**TASK REQUIREMENTS**
Resume the news report on UNHCR's aid to victims of xenophobic attacks in South Africa's Gauteng province, carrying it on from its final sentence.

**EXTRACTED TEXT**
UNHCR distributes aid to South Africa's xenophobia victims
GERMISTON, South Africa, May 21 (UNHCR) - The UN refugee agency on Wednesday provided 2,000 blankets and 2,000 mats to victims of a wave of xenophobia in South Africa's Gauteng province.
The distribution, aimed at meeting immediate humanitarian needs, was conducted in several police stations in the province in north-east South Africa. Attacks on foreigners since last weekend have left dozens dead and caused an estimated 13,000 people to flee their homes. Most are migrants from other nearby African countries, but there are also refugees and asylum seekers among the displaced.
"UNHCR is deeply concerned about the widespread xenophobic attacks targeting foreigners in Gauteng province in South Africa. Those affected include refugees and asylum seekers who fled to South Africa seeking protection from persecution in their own countries," said Sanda Kimbimbi, UNHCR's representative in South Africa.

**ITEMS**
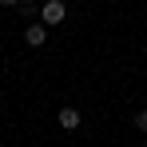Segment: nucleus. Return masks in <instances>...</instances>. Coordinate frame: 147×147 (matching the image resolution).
Here are the masks:
<instances>
[{
  "label": "nucleus",
  "instance_id": "f257e3e1",
  "mask_svg": "<svg viewBox=\"0 0 147 147\" xmlns=\"http://www.w3.org/2000/svg\"><path fill=\"white\" fill-rule=\"evenodd\" d=\"M64 16H68V8H64L60 0H48V4L40 8V24H44V28H48V24H60Z\"/></svg>",
  "mask_w": 147,
  "mask_h": 147
},
{
  "label": "nucleus",
  "instance_id": "f03ea898",
  "mask_svg": "<svg viewBox=\"0 0 147 147\" xmlns=\"http://www.w3.org/2000/svg\"><path fill=\"white\" fill-rule=\"evenodd\" d=\"M44 40H48V28L40 24V20H36V24H28V28H24V44H32V48H40Z\"/></svg>",
  "mask_w": 147,
  "mask_h": 147
},
{
  "label": "nucleus",
  "instance_id": "7ed1b4c3",
  "mask_svg": "<svg viewBox=\"0 0 147 147\" xmlns=\"http://www.w3.org/2000/svg\"><path fill=\"white\" fill-rule=\"evenodd\" d=\"M56 119H60V127H64V131H76V127L84 123V115H80L76 107H60V115H56Z\"/></svg>",
  "mask_w": 147,
  "mask_h": 147
},
{
  "label": "nucleus",
  "instance_id": "20e7f679",
  "mask_svg": "<svg viewBox=\"0 0 147 147\" xmlns=\"http://www.w3.org/2000/svg\"><path fill=\"white\" fill-rule=\"evenodd\" d=\"M16 12H20V16H40V8H36V4H16Z\"/></svg>",
  "mask_w": 147,
  "mask_h": 147
},
{
  "label": "nucleus",
  "instance_id": "39448f33",
  "mask_svg": "<svg viewBox=\"0 0 147 147\" xmlns=\"http://www.w3.org/2000/svg\"><path fill=\"white\" fill-rule=\"evenodd\" d=\"M135 127H139V131H147V107H139V111H135Z\"/></svg>",
  "mask_w": 147,
  "mask_h": 147
},
{
  "label": "nucleus",
  "instance_id": "423d86ee",
  "mask_svg": "<svg viewBox=\"0 0 147 147\" xmlns=\"http://www.w3.org/2000/svg\"><path fill=\"white\" fill-rule=\"evenodd\" d=\"M143 147H147V143H143Z\"/></svg>",
  "mask_w": 147,
  "mask_h": 147
}]
</instances>
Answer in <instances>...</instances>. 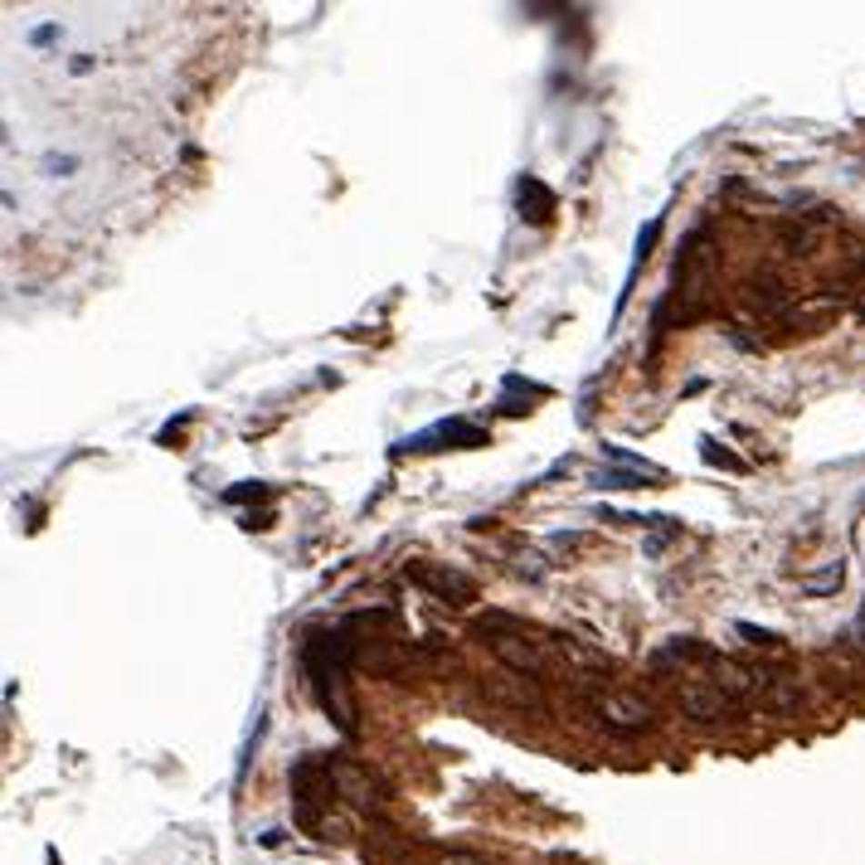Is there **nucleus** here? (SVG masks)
<instances>
[{
    "instance_id": "obj_1",
    "label": "nucleus",
    "mask_w": 865,
    "mask_h": 865,
    "mask_svg": "<svg viewBox=\"0 0 865 865\" xmlns=\"http://www.w3.org/2000/svg\"><path fill=\"white\" fill-rule=\"evenodd\" d=\"M477 632L487 637V651L506 666V671H516V676H526V680H545L549 671H555V661H549L545 642H535V628H526L520 618L487 613V618H477Z\"/></svg>"
},
{
    "instance_id": "obj_2",
    "label": "nucleus",
    "mask_w": 865,
    "mask_h": 865,
    "mask_svg": "<svg viewBox=\"0 0 865 865\" xmlns=\"http://www.w3.org/2000/svg\"><path fill=\"white\" fill-rule=\"evenodd\" d=\"M350 657H356V651H350L346 632H317L302 647V666L311 676V690H317V700L336 715L340 729H350V705H346V696H340L346 671H350Z\"/></svg>"
},
{
    "instance_id": "obj_3",
    "label": "nucleus",
    "mask_w": 865,
    "mask_h": 865,
    "mask_svg": "<svg viewBox=\"0 0 865 865\" xmlns=\"http://www.w3.org/2000/svg\"><path fill=\"white\" fill-rule=\"evenodd\" d=\"M588 710L613 734H642V729L657 725V705L647 696H637V690H603V696L588 700Z\"/></svg>"
},
{
    "instance_id": "obj_4",
    "label": "nucleus",
    "mask_w": 865,
    "mask_h": 865,
    "mask_svg": "<svg viewBox=\"0 0 865 865\" xmlns=\"http://www.w3.org/2000/svg\"><path fill=\"white\" fill-rule=\"evenodd\" d=\"M408 578H414L418 588H428L433 598H443V603H452V608H467L477 598V584L467 574H458V569H448V564H428V559H414L408 564Z\"/></svg>"
},
{
    "instance_id": "obj_5",
    "label": "nucleus",
    "mask_w": 865,
    "mask_h": 865,
    "mask_svg": "<svg viewBox=\"0 0 865 865\" xmlns=\"http://www.w3.org/2000/svg\"><path fill=\"white\" fill-rule=\"evenodd\" d=\"M680 710H686L690 719H719V715L739 710V700H734L725 686H715L710 676H696V680L680 686Z\"/></svg>"
},
{
    "instance_id": "obj_6",
    "label": "nucleus",
    "mask_w": 865,
    "mask_h": 865,
    "mask_svg": "<svg viewBox=\"0 0 865 865\" xmlns=\"http://www.w3.org/2000/svg\"><path fill=\"white\" fill-rule=\"evenodd\" d=\"M423 443H467V448H481V443H487V433L472 428V423H438V428L418 433L414 443H399V448H423Z\"/></svg>"
},
{
    "instance_id": "obj_7",
    "label": "nucleus",
    "mask_w": 865,
    "mask_h": 865,
    "mask_svg": "<svg viewBox=\"0 0 865 865\" xmlns=\"http://www.w3.org/2000/svg\"><path fill=\"white\" fill-rule=\"evenodd\" d=\"M520 209H526L530 224H545L549 215H555V195H549L535 176H526V180H520Z\"/></svg>"
},
{
    "instance_id": "obj_8",
    "label": "nucleus",
    "mask_w": 865,
    "mask_h": 865,
    "mask_svg": "<svg viewBox=\"0 0 865 865\" xmlns=\"http://www.w3.org/2000/svg\"><path fill=\"white\" fill-rule=\"evenodd\" d=\"M802 588H807V593H831V588H841V564H827L821 574L802 578Z\"/></svg>"
},
{
    "instance_id": "obj_9",
    "label": "nucleus",
    "mask_w": 865,
    "mask_h": 865,
    "mask_svg": "<svg viewBox=\"0 0 865 865\" xmlns=\"http://www.w3.org/2000/svg\"><path fill=\"white\" fill-rule=\"evenodd\" d=\"M739 637H749L754 647H783V637L769 632V628H754V622H739Z\"/></svg>"
},
{
    "instance_id": "obj_10",
    "label": "nucleus",
    "mask_w": 865,
    "mask_h": 865,
    "mask_svg": "<svg viewBox=\"0 0 865 865\" xmlns=\"http://www.w3.org/2000/svg\"><path fill=\"white\" fill-rule=\"evenodd\" d=\"M705 462H715V467H729V472H744V462L739 458H729L719 443H705Z\"/></svg>"
},
{
    "instance_id": "obj_11",
    "label": "nucleus",
    "mask_w": 865,
    "mask_h": 865,
    "mask_svg": "<svg viewBox=\"0 0 865 865\" xmlns=\"http://www.w3.org/2000/svg\"><path fill=\"white\" fill-rule=\"evenodd\" d=\"M45 166L54 170V176H68V170H78V156H49Z\"/></svg>"
},
{
    "instance_id": "obj_12",
    "label": "nucleus",
    "mask_w": 865,
    "mask_h": 865,
    "mask_svg": "<svg viewBox=\"0 0 865 865\" xmlns=\"http://www.w3.org/2000/svg\"><path fill=\"white\" fill-rule=\"evenodd\" d=\"M54 35H59V25H45V30H35V35H30V45H49Z\"/></svg>"
},
{
    "instance_id": "obj_13",
    "label": "nucleus",
    "mask_w": 865,
    "mask_h": 865,
    "mask_svg": "<svg viewBox=\"0 0 865 865\" xmlns=\"http://www.w3.org/2000/svg\"><path fill=\"white\" fill-rule=\"evenodd\" d=\"M258 841H263L267 850H273V846H282V841H287V831H277V827H273V831H263V836H258Z\"/></svg>"
},
{
    "instance_id": "obj_14",
    "label": "nucleus",
    "mask_w": 865,
    "mask_h": 865,
    "mask_svg": "<svg viewBox=\"0 0 865 865\" xmlns=\"http://www.w3.org/2000/svg\"><path fill=\"white\" fill-rule=\"evenodd\" d=\"M448 865H481V860H472V856H448Z\"/></svg>"
}]
</instances>
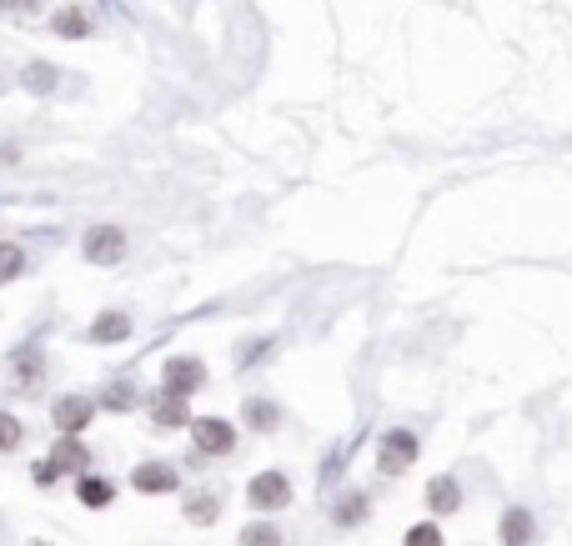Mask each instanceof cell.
<instances>
[{"instance_id": "11", "label": "cell", "mask_w": 572, "mask_h": 546, "mask_svg": "<svg viewBox=\"0 0 572 546\" xmlns=\"http://www.w3.org/2000/svg\"><path fill=\"white\" fill-rule=\"evenodd\" d=\"M191 396H176V391H161V396H151V421L161 426V431H176V426H191V406H186Z\"/></svg>"}, {"instance_id": "21", "label": "cell", "mask_w": 572, "mask_h": 546, "mask_svg": "<svg viewBox=\"0 0 572 546\" xmlns=\"http://www.w3.org/2000/svg\"><path fill=\"white\" fill-rule=\"evenodd\" d=\"M101 406H106V411H116V416H121V411H131V406H136V386H131L126 376H121V381H106Z\"/></svg>"}, {"instance_id": "18", "label": "cell", "mask_w": 572, "mask_h": 546, "mask_svg": "<svg viewBox=\"0 0 572 546\" xmlns=\"http://www.w3.org/2000/svg\"><path fill=\"white\" fill-rule=\"evenodd\" d=\"M181 511H186V521H196V526H211V521L221 516V496H216V491H191Z\"/></svg>"}, {"instance_id": "27", "label": "cell", "mask_w": 572, "mask_h": 546, "mask_svg": "<svg viewBox=\"0 0 572 546\" xmlns=\"http://www.w3.org/2000/svg\"><path fill=\"white\" fill-rule=\"evenodd\" d=\"M11 11H16V16H36V11H41V0H16Z\"/></svg>"}, {"instance_id": "26", "label": "cell", "mask_w": 572, "mask_h": 546, "mask_svg": "<svg viewBox=\"0 0 572 546\" xmlns=\"http://www.w3.org/2000/svg\"><path fill=\"white\" fill-rule=\"evenodd\" d=\"M56 481H61V471L51 466V456H46V461H36V486H56Z\"/></svg>"}, {"instance_id": "4", "label": "cell", "mask_w": 572, "mask_h": 546, "mask_svg": "<svg viewBox=\"0 0 572 546\" xmlns=\"http://www.w3.org/2000/svg\"><path fill=\"white\" fill-rule=\"evenodd\" d=\"M81 256L91 266H121L126 261V231L121 226H91L81 236Z\"/></svg>"}, {"instance_id": "19", "label": "cell", "mask_w": 572, "mask_h": 546, "mask_svg": "<svg viewBox=\"0 0 572 546\" xmlns=\"http://www.w3.org/2000/svg\"><path fill=\"white\" fill-rule=\"evenodd\" d=\"M26 276V246L21 241H0V286H11Z\"/></svg>"}, {"instance_id": "20", "label": "cell", "mask_w": 572, "mask_h": 546, "mask_svg": "<svg viewBox=\"0 0 572 546\" xmlns=\"http://www.w3.org/2000/svg\"><path fill=\"white\" fill-rule=\"evenodd\" d=\"M56 76H61V71H56L51 61H31V66H26V76H21V86H26V91H36V96H51V91H56Z\"/></svg>"}, {"instance_id": "10", "label": "cell", "mask_w": 572, "mask_h": 546, "mask_svg": "<svg viewBox=\"0 0 572 546\" xmlns=\"http://www.w3.org/2000/svg\"><path fill=\"white\" fill-rule=\"evenodd\" d=\"M497 536H502V546H532V541H537L532 511H527V506H507L502 521H497Z\"/></svg>"}, {"instance_id": "22", "label": "cell", "mask_w": 572, "mask_h": 546, "mask_svg": "<svg viewBox=\"0 0 572 546\" xmlns=\"http://www.w3.org/2000/svg\"><path fill=\"white\" fill-rule=\"evenodd\" d=\"M236 546H281V531H276V526H271V516H266V521H251V526H241Z\"/></svg>"}, {"instance_id": "14", "label": "cell", "mask_w": 572, "mask_h": 546, "mask_svg": "<svg viewBox=\"0 0 572 546\" xmlns=\"http://www.w3.org/2000/svg\"><path fill=\"white\" fill-rule=\"evenodd\" d=\"M241 416H246V426H251L256 436H271V431L281 426V406H276L271 396H246Z\"/></svg>"}, {"instance_id": "6", "label": "cell", "mask_w": 572, "mask_h": 546, "mask_svg": "<svg viewBox=\"0 0 572 546\" xmlns=\"http://www.w3.org/2000/svg\"><path fill=\"white\" fill-rule=\"evenodd\" d=\"M131 486H136L141 496H171V491H181V476H176L171 461H141V466L131 471Z\"/></svg>"}, {"instance_id": "3", "label": "cell", "mask_w": 572, "mask_h": 546, "mask_svg": "<svg viewBox=\"0 0 572 546\" xmlns=\"http://www.w3.org/2000/svg\"><path fill=\"white\" fill-rule=\"evenodd\" d=\"M417 451H422L417 431H407V426H392V431L382 436V446H377V471H382V476H402V471L417 461Z\"/></svg>"}, {"instance_id": "15", "label": "cell", "mask_w": 572, "mask_h": 546, "mask_svg": "<svg viewBox=\"0 0 572 546\" xmlns=\"http://www.w3.org/2000/svg\"><path fill=\"white\" fill-rule=\"evenodd\" d=\"M96 346H116V341H126L131 336V316L126 311H101L96 321H91V331H86Z\"/></svg>"}, {"instance_id": "1", "label": "cell", "mask_w": 572, "mask_h": 546, "mask_svg": "<svg viewBox=\"0 0 572 546\" xmlns=\"http://www.w3.org/2000/svg\"><path fill=\"white\" fill-rule=\"evenodd\" d=\"M246 501L256 516H276V511L292 506V481H286V471H256L246 486Z\"/></svg>"}, {"instance_id": "2", "label": "cell", "mask_w": 572, "mask_h": 546, "mask_svg": "<svg viewBox=\"0 0 572 546\" xmlns=\"http://www.w3.org/2000/svg\"><path fill=\"white\" fill-rule=\"evenodd\" d=\"M191 446L201 456H231L236 451V426L226 416H191Z\"/></svg>"}, {"instance_id": "17", "label": "cell", "mask_w": 572, "mask_h": 546, "mask_svg": "<svg viewBox=\"0 0 572 546\" xmlns=\"http://www.w3.org/2000/svg\"><path fill=\"white\" fill-rule=\"evenodd\" d=\"M51 26H56V36H66V41H86V36H91V16H86L81 6H61V11L51 16Z\"/></svg>"}, {"instance_id": "13", "label": "cell", "mask_w": 572, "mask_h": 546, "mask_svg": "<svg viewBox=\"0 0 572 546\" xmlns=\"http://www.w3.org/2000/svg\"><path fill=\"white\" fill-rule=\"evenodd\" d=\"M367 511H372V496H367L362 486H352V491H342V496H337L332 521H337L342 531H352V526H362V521H367Z\"/></svg>"}, {"instance_id": "23", "label": "cell", "mask_w": 572, "mask_h": 546, "mask_svg": "<svg viewBox=\"0 0 572 546\" xmlns=\"http://www.w3.org/2000/svg\"><path fill=\"white\" fill-rule=\"evenodd\" d=\"M21 436H26L21 416H11V411H0V456H11V451L21 446Z\"/></svg>"}, {"instance_id": "9", "label": "cell", "mask_w": 572, "mask_h": 546, "mask_svg": "<svg viewBox=\"0 0 572 546\" xmlns=\"http://www.w3.org/2000/svg\"><path fill=\"white\" fill-rule=\"evenodd\" d=\"M51 466H56L61 476H86V471H91V451L81 446V436H56Z\"/></svg>"}, {"instance_id": "5", "label": "cell", "mask_w": 572, "mask_h": 546, "mask_svg": "<svg viewBox=\"0 0 572 546\" xmlns=\"http://www.w3.org/2000/svg\"><path fill=\"white\" fill-rule=\"evenodd\" d=\"M201 386H206V361H201V356H166V366H161V391L196 396Z\"/></svg>"}, {"instance_id": "16", "label": "cell", "mask_w": 572, "mask_h": 546, "mask_svg": "<svg viewBox=\"0 0 572 546\" xmlns=\"http://www.w3.org/2000/svg\"><path fill=\"white\" fill-rule=\"evenodd\" d=\"M76 501L86 506V511H101V506H111L116 501V486H111V476H76Z\"/></svg>"}, {"instance_id": "25", "label": "cell", "mask_w": 572, "mask_h": 546, "mask_svg": "<svg viewBox=\"0 0 572 546\" xmlns=\"http://www.w3.org/2000/svg\"><path fill=\"white\" fill-rule=\"evenodd\" d=\"M402 546H442V531H437V521H417L412 531H407V541Z\"/></svg>"}, {"instance_id": "8", "label": "cell", "mask_w": 572, "mask_h": 546, "mask_svg": "<svg viewBox=\"0 0 572 546\" xmlns=\"http://www.w3.org/2000/svg\"><path fill=\"white\" fill-rule=\"evenodd\" d=\"M11 376H16V391H41L46 381V351L31 341L21 351H11Z\"/></svg>"}, {"instance_id": "7", "label": "cell", "mask_w": 572, "mask_h": 546, "mask_svg": "<svg viewBox=\"0 0 572 546\" xmlns=\"http://www.w3.org/2000/svg\"><path fill=\"white\" fill-rule=\"evenodd\" d=\"M91 416H96V401H91V396H61V401L51 406V421H56L61 436H81V431L91 426Z\"/></svg>"}, {"instance_id": "24", "label": "cell", "mask_w": 572, "mask_h": 546, "mask_svg": "<svg viewBox=\"0 0 572 546\" xmlns=\"http://www.w3.org/2000/svg\"><path fill=\"white\" fill-rule=\"evenodd\" d=\"M266 356H276V341H271V336H261V341H251V346H246V356L236 361V371H251V366H261Z\"/></svg>"}, {"instance_id": "12", "label": "cell", "mask_w": 572, "mask_h": 546, "mask_svg": "<svg viewBox=\"0 0 572 546\" xmlns=\"http://www.w3.org/2000/svg\"><path fill=\"white\" fill-rule=\"evenodd\" d=\"M427 511H432V516H457V511H462V486H457V476H432V481H427Z\"/></svg>"}]
</instances>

**OUTPUT FOR THIS TASK**
Many of the displaced have sought protection from police stations, but are sleeping in the open. The government has opened so-called Joint Operations Centres in police stations and community centres to house them. These centres are coordinating aid delivery by humanitarian agencies and individuals sympathizing with the victims.
Some 2,800 people, including more than 100 children, had found shelter in one such centre - the community hall in the town of Germiston, located just east of the metropolis of Johannesburg. Some of the UNHCR blankets and mats were handed out here.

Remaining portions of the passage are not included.